The bill’s proposed sanctions also stand out as some of the highest worldwide. While current regulations already allow massive fines of up to 10 percent of annual turnover, the draft bill pushes this one step further, allowing the government to fine up to 20 percent of annual turnover in cases of repeated infringements. In addition to steep financial penalties, the Turkish government can ban mergers and acquisitions for up to five years in cases of repeated infringements. The bill also provides for structural remedies (i.e., breakups, divestitures) when behavioral remedies are unfeasible.

The inevitable result of these overbroad bans and steep penalties will be the chilling procompetitive and innovative behavior that will make large technology firms afraid to do business there, rather than view Turkey as an opportunity to access vast human talent in a pro-business country. For these reasons, Turkey should abandon its attempt at digital regulation and prioritize enforcement of its competition laws to address anticompetitive behavior in any industry. Without question, the Turkish Competition Authority is already well-equipped to handle anti-competitive breaches in both digital and non-digital industries and has done so for decades.

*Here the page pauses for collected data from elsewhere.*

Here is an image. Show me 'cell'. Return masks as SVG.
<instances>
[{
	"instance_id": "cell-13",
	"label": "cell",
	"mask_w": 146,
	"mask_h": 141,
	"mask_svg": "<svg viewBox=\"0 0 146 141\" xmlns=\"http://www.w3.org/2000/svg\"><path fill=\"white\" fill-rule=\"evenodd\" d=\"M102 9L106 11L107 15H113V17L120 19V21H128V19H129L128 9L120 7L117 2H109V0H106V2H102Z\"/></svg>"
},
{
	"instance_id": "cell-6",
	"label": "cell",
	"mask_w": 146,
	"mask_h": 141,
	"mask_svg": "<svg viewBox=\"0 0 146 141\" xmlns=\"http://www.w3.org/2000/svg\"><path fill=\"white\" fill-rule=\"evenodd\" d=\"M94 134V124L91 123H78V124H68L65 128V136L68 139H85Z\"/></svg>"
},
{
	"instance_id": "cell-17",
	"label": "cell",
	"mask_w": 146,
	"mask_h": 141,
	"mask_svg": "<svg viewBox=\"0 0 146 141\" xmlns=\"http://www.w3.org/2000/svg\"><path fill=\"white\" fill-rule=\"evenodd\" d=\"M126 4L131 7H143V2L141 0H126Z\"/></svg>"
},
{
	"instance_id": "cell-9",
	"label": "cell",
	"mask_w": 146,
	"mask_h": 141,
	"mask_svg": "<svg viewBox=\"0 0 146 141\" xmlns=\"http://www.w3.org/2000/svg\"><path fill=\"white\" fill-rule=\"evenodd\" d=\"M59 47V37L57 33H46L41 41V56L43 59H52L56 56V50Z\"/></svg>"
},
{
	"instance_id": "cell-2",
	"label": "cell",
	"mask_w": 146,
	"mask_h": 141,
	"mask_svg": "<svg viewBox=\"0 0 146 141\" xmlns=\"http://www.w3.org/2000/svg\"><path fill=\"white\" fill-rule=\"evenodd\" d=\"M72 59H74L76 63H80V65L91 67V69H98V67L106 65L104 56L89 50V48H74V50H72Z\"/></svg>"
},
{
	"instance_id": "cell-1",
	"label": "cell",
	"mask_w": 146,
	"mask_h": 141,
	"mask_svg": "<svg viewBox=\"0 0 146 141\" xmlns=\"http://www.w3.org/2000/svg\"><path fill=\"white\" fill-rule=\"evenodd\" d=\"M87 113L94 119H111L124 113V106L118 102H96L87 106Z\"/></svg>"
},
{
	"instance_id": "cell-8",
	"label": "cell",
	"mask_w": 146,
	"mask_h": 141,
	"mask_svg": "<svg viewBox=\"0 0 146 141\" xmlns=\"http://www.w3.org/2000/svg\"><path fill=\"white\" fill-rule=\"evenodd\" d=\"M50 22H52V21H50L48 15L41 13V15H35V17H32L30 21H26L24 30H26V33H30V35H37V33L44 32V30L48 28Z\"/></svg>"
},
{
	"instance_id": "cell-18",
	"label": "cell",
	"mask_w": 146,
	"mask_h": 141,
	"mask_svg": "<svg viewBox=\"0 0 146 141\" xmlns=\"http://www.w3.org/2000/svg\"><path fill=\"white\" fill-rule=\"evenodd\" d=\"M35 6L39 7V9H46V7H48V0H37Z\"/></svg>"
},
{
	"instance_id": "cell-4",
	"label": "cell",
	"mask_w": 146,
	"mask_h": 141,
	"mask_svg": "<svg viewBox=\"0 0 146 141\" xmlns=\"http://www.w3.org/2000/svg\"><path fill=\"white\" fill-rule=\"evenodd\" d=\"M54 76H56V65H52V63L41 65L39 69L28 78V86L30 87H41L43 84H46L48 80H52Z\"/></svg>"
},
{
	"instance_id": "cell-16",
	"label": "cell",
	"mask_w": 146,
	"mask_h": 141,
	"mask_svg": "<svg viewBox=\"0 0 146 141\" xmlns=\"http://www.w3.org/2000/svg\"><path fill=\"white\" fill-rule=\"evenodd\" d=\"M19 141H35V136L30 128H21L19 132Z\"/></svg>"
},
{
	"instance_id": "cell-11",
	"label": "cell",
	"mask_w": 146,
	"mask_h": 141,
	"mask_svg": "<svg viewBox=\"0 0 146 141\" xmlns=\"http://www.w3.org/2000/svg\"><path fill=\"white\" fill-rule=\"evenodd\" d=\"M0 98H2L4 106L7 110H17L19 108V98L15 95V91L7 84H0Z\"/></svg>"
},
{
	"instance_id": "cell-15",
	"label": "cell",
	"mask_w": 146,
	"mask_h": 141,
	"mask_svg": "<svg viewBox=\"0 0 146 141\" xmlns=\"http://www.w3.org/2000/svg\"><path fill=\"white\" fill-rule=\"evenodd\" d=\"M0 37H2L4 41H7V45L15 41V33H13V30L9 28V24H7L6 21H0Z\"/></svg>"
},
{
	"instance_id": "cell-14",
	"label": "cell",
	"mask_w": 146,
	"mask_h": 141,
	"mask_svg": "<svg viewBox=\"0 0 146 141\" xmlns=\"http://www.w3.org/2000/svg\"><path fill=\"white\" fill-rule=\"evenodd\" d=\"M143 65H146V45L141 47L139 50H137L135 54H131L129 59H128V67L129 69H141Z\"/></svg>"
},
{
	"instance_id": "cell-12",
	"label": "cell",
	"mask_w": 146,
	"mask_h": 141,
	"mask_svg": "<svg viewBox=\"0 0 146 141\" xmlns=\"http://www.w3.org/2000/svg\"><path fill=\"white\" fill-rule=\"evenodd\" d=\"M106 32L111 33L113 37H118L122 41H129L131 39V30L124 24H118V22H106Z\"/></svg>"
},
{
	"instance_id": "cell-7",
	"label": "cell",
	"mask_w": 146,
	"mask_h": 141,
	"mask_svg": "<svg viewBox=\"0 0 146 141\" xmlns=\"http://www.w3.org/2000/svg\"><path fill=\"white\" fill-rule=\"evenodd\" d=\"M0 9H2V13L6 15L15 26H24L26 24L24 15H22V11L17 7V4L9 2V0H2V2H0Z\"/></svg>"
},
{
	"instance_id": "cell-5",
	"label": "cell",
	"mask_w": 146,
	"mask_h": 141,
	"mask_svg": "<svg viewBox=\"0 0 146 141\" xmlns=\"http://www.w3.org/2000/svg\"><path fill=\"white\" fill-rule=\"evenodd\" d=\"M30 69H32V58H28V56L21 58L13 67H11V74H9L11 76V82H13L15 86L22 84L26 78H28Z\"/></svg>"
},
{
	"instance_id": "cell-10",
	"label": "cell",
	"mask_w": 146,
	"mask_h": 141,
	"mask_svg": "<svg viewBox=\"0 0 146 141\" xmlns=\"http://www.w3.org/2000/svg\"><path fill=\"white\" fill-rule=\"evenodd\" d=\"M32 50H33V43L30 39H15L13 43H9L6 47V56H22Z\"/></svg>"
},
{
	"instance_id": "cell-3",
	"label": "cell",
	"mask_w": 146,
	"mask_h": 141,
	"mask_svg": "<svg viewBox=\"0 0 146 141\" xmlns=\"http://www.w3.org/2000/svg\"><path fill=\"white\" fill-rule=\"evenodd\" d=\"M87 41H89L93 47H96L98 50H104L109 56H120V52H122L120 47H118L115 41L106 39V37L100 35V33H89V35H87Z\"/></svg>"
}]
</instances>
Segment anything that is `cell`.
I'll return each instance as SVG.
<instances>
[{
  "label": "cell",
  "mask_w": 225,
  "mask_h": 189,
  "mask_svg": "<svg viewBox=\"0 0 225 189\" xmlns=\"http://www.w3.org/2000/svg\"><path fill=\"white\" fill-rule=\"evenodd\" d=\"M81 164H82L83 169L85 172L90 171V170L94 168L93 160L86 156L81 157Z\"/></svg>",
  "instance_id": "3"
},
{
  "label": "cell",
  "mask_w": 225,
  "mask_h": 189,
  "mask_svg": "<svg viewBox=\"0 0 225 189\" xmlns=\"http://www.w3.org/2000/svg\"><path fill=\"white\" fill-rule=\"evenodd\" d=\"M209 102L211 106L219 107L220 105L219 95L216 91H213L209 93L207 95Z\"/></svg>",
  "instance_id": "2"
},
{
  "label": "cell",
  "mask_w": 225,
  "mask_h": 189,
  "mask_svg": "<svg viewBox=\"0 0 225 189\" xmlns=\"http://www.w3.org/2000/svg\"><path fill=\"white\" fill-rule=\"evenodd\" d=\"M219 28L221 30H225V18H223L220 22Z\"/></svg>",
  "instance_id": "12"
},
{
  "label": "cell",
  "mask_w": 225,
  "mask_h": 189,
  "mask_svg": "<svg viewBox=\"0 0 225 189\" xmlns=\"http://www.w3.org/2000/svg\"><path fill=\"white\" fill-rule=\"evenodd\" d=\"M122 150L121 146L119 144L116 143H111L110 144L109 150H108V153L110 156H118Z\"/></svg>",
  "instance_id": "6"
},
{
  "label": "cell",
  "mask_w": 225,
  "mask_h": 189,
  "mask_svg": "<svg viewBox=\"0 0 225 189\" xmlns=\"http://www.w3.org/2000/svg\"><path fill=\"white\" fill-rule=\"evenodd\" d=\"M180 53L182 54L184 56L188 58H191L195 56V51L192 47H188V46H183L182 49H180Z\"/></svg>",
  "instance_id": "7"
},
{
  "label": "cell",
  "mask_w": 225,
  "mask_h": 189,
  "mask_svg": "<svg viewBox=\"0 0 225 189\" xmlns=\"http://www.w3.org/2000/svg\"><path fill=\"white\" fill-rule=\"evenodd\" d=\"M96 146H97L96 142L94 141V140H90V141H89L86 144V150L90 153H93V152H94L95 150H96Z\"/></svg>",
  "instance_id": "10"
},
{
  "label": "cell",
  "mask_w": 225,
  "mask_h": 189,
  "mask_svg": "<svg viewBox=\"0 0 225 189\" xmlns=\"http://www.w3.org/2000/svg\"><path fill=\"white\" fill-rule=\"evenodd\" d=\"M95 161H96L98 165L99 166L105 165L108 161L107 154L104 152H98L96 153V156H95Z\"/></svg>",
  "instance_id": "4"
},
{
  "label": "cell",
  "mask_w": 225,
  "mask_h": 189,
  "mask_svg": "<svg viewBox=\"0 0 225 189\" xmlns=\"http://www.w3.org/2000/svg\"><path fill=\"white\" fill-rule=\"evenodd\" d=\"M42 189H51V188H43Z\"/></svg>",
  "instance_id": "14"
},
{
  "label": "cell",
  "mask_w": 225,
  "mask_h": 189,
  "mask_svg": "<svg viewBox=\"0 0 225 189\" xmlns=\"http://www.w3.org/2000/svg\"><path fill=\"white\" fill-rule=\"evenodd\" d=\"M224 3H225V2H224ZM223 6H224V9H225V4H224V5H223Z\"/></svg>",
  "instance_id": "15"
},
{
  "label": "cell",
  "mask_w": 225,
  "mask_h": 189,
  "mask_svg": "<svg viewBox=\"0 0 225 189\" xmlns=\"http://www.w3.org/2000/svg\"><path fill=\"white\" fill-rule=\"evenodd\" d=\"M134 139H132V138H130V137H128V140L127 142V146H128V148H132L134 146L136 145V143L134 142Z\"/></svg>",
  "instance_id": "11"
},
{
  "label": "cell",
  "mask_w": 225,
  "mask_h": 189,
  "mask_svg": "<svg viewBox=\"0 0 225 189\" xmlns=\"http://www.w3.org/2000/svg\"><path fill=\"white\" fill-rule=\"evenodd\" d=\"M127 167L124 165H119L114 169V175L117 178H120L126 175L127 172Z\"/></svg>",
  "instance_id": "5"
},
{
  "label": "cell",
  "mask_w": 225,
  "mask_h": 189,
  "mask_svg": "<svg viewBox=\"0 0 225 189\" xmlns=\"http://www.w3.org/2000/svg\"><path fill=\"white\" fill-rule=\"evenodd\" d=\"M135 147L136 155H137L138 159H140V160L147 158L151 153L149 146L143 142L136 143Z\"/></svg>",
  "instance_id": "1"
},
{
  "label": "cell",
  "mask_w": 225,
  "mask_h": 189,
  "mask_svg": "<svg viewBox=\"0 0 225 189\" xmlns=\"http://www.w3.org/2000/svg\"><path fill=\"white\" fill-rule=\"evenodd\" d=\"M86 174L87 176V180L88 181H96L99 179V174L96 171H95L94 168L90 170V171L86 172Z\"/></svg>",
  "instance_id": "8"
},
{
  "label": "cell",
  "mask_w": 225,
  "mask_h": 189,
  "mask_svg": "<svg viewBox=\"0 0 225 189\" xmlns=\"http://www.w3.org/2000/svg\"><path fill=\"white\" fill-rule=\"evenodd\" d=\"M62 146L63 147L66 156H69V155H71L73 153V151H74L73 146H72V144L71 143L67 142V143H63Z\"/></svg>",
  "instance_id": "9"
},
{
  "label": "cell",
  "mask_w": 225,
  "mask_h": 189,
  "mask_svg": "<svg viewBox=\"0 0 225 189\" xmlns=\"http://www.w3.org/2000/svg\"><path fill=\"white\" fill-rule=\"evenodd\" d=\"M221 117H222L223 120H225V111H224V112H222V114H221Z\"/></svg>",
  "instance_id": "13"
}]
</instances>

Conclusion: The Threat of DMA Globalization

More than 130 jurisdictions have competition law regimes. Multiple antitrust authorities already review the same mergers and sometimes issue diverging decisions. Some nations even use antitrust as a policy weapon to punish firms from rival nations, generally to prop up domestic industry.

But as global economic integration increases, global cooperation on antitrust and pro-innovation principles is needed, not regulations that unnecessarily worsen regulatory fragmentation and target American firms with special rules. As such, Turkey’s DMA is yet another example of the need for a unified approach to competition policy as the best path forward.